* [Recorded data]
## Start
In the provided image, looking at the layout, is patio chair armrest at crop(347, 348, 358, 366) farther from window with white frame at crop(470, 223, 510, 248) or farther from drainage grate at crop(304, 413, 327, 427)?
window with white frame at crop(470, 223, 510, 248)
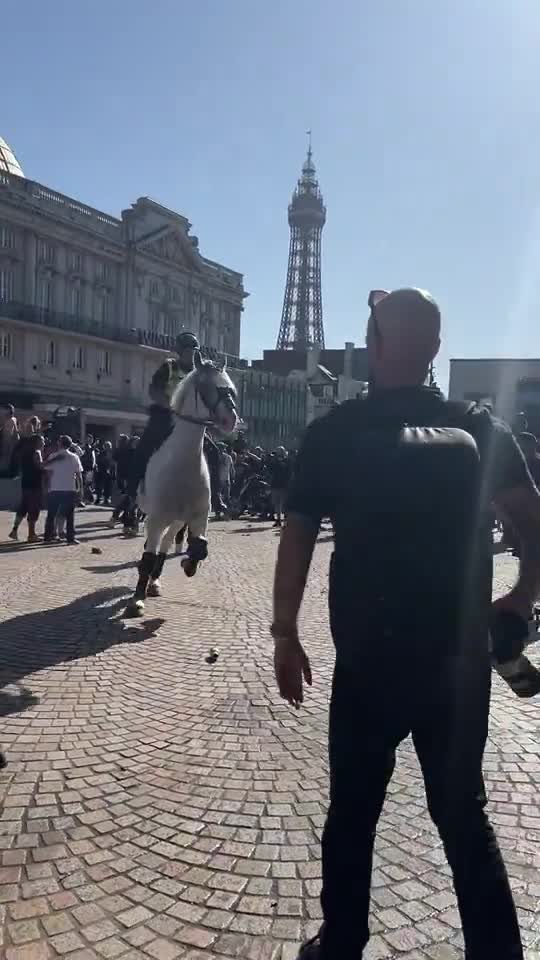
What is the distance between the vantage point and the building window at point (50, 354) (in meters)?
45.5

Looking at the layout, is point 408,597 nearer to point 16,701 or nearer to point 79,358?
point 16,701

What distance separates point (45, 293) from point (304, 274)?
68837mm

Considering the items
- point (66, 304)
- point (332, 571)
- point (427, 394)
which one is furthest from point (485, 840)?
point (66, 304)

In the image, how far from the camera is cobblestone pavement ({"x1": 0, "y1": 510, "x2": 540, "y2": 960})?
96.9 inches

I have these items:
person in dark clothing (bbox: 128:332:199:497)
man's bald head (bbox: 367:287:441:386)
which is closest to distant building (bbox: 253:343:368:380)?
person in dark clothing (bbox: 128:332:199:497)

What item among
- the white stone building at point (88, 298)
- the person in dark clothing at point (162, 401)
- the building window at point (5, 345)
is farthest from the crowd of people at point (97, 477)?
the building window at point (5, 345)

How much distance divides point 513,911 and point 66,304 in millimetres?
50005

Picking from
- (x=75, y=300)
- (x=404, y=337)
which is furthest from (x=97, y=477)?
(x=75, y=300)

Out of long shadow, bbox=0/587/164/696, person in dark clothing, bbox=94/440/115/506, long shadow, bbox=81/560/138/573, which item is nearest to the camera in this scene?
long shadow, bbox=0/587/164/696

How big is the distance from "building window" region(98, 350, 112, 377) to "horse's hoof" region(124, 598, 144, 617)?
4466 cm

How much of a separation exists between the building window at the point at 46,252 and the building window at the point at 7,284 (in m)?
2.51

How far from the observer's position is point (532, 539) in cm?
216

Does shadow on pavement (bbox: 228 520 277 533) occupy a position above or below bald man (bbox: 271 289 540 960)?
below

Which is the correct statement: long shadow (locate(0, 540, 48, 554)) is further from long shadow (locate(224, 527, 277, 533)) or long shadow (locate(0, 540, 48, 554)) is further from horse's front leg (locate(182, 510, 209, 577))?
horse's front leg (locate(182, 510, 209, 577))
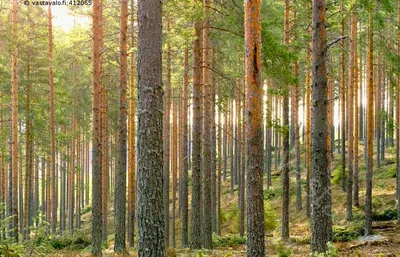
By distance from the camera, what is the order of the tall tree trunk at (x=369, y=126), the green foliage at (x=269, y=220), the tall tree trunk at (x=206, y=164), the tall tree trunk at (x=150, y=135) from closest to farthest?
the tall tree trunk at (x=150, y=135) → the tall tree trunk at (x=206, y=164) → the tall tree trunk at (x=369, y=126) → the green foliage at (x=269, y=220)

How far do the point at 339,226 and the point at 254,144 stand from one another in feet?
36.9

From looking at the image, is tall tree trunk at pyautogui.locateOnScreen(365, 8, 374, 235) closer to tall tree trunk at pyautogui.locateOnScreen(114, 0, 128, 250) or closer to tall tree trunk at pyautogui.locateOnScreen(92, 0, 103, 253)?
tall tree trunk at pyautogui.locateOnScreen(114, 0, 128, 250)

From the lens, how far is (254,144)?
25.0ft

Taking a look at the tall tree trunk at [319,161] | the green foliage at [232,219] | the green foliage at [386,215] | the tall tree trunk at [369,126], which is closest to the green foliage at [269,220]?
the green foliage at [232,219]

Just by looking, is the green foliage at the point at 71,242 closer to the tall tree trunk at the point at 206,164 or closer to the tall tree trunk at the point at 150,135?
the tall tree trunk at the point at 206,164

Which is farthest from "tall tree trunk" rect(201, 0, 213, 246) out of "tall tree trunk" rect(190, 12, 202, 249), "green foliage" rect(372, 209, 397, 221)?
"green foliage" rect(372, 209, 397, 221)

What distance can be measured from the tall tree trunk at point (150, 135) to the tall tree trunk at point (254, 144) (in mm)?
2301

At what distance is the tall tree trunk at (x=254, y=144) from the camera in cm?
759

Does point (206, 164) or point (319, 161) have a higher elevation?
point (319, 161)

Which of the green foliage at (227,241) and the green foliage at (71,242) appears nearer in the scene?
the green foliage at (227,241)

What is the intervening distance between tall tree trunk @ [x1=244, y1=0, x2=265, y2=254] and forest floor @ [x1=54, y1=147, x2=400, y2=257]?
0.97 m

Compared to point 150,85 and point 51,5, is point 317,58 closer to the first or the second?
point 150,85

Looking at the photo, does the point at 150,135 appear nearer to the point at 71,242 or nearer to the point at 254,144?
the point at 254,144

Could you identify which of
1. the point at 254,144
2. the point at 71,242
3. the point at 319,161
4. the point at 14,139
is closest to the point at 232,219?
the point at 71,242
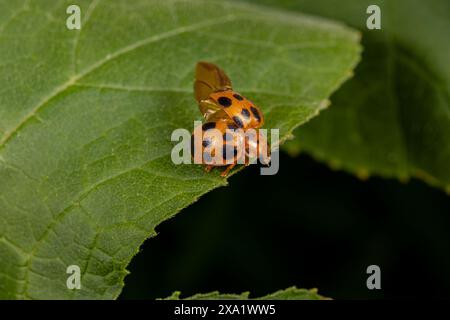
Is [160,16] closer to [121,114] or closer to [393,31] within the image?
[121,114]

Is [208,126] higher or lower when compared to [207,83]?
lower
## End
* [What you will do] Transcribe every line of the records above verbatim, leaving the pictures out of your answer.

* [Result of the task]
In the provided image, looking at the layout, is patio chair armrest at crop(347, 348, 358, 366) farther from window with white frame at crop(470, 223, 510, 248) or farther from drainage grate at crop(304, 413, 327, 427)?
window with white frame at crop(470, 223, 510, 248)
What is the distance between the vantage point and the building window at point (50, 354) (in meters)?
45.5

Looking at the layout, is point 408,597 nearer to point 16,701 or nearer to point 79,358?
point 16,701

What distance separates point (45, 293) from point (304, 274)?
68837mm

Considering the items
- point (66, 304)
- point (332, 571)
- point (427, 394)
which one is furthest from point (485, 840)?
point (66, 304)

In the image, how far from the camera is cobblestone pavement ({"x1": 0, "y1": 510, "x2": 540, "y2": 960})?
96.9 inches

I have these items:
person in dark clothing (bbox: 128:332:199:497)
man's bald head (bbox: 367:287:441:386)
which is closest to distant building (bbox: 253:343:368:380)?
person in dark clothing (bbox: 128:332:199:497)

What item among
- the white stone building at point (88, 298)
- the person in dark clothing at point (162, 401)
- the building window at point (5, 345)
is farthest from the crowd of people at point (97, 477)?
the building window at point (5, 345)

How much distance divides point 513,911 and point 66,304 in millimetres?
50005

Picking from
- (x=75, y=300)
- (x=404, y=337)
which is furthest from (x=97, y=477)?
(x=75, y=300)

Out of long shadow, bbox=0/587/164/696, person in dark clothing, bbox=94/440/115/506, long shadow, bbox=81/560/138/573, which item is nearest to the camera in this scene?
long shadow, bbox=0/587/164/696

How big is the distance from "building window" region(98, 350, 112, 377) to "horse's hoof" region(124, 598, 144, 617)?
4466 cm

How much of a separation exists between the building window at the point at 46,252 and the building window at the point at 7,284 (in m)?
2.51

How far from the observer's position is point (532, 539) in cm?
216

Does shadow on pavement (bbox: 228 520 277 533) occupy a position above or below bald man (bbox: 271 289 540 960)?
below

Which is the correct statement: long shadow (locate(0, 540, 48, 554)) is further from long shadow (locate(224, 527, 277, 533)) or long shadow (locate(0, 540, 48, 554)) is further from horse's front leg (locate(182, 510, 209, 577))?
horse's front leg (locate(182, 510, 209, 577))
By distance from the camera, what is the order of the tall tree trunk at (x=369, y=126), the green foliage at (x=269, y=220), the tall tree trunk at (x=206, y=164), the tall tree trunk at (x=150, y=135) from closest to farthest?
the tall tree trunk at (x=150, y=135) → the tall tree trunk at (x=206, y=164) → the tall tree trunk at (x=369, y=126) → the green foliage at (x=269, y=220)

How far do the point at 339,226 and the point at 254,144 stand from one another in feet?
36.9

From looking at the image, is tall tree trunk at pyautogui.locateOnScreen(365, 8, 374, 235) closer to tall tree trunk at pyautogui.locateOnScreen(114, 0, 128, 250) or closer to tall tree trunk at pyautogui.locateOnScreen(92, 0, 103, 253)?
tall tree trunk at pyautogui.locateOnScreen(114, 0, 128, 250)

From the lens, how far is (254,144)?
25.0ft

Taking a look at the tall tree trunk at [319,161] | the green foliage at [232,219] | the green foliage at [386,215] | the tall tree trunk at [369,126], which is closest to the green foliage at [269,220]?
the green foliage at [232,219]

Just by looking, is the green foliage at the point at 71,242 closer to the tall tree trunk at the point at 206,164 or closer to the tall tree trunk at the point at 150,135?
the tall tree trunk at the point at 206,164

Which is farthest from "tall tree trunk" rect(201, 0, 213, 246) out of "tall tree trunk" rect(190, 12, 202, 249), "green foliage" rect(372, 209, 397, 221)?
"green foliage" rect(372, 209, 397, 221)

What distance can be measured from the tall tree trunk at point (150, 135) to the tall tree trunk at point (254, 144) (in mm)?
2301

At what distance is the tall tree trunk at (x=254, y=144) from the camera in cm?
759

Does point (206, 164) or point (319, 161) have a higher elevation?
point (319, 161)

Which of the green foliage at (227,241) and the green foliage at (71,242) appears nearer in the scene?
the green foliage at (227,241)

What is the intervening distance between tall tree trunk @ [x1=244, y1=0, x2=265, y2=254] and forest floor @ [x1=54, y1=147, x2=400, y2=257]?
0.97 m

Compared to point 150,85 and point 51,5, is point 317,58 closer to the first or the second?
point 150,85

Looking at the photo, does the point at 150,135 appear nearer to the point at 71,242 or nearer to the point at 254,144?
the point at 254,144

Could you identify which of
1. the point at 254,144
2. the point at 71,242
3. the point at 319,161
4. the point at 14,139
is closest to the point at 232,219?
the point at 71,242
Is [160,16] closer to [121,114] or closer to [393,31] within the image?
[121,114]

Is [208,126] higher or lower when compared to [207,83]?
lower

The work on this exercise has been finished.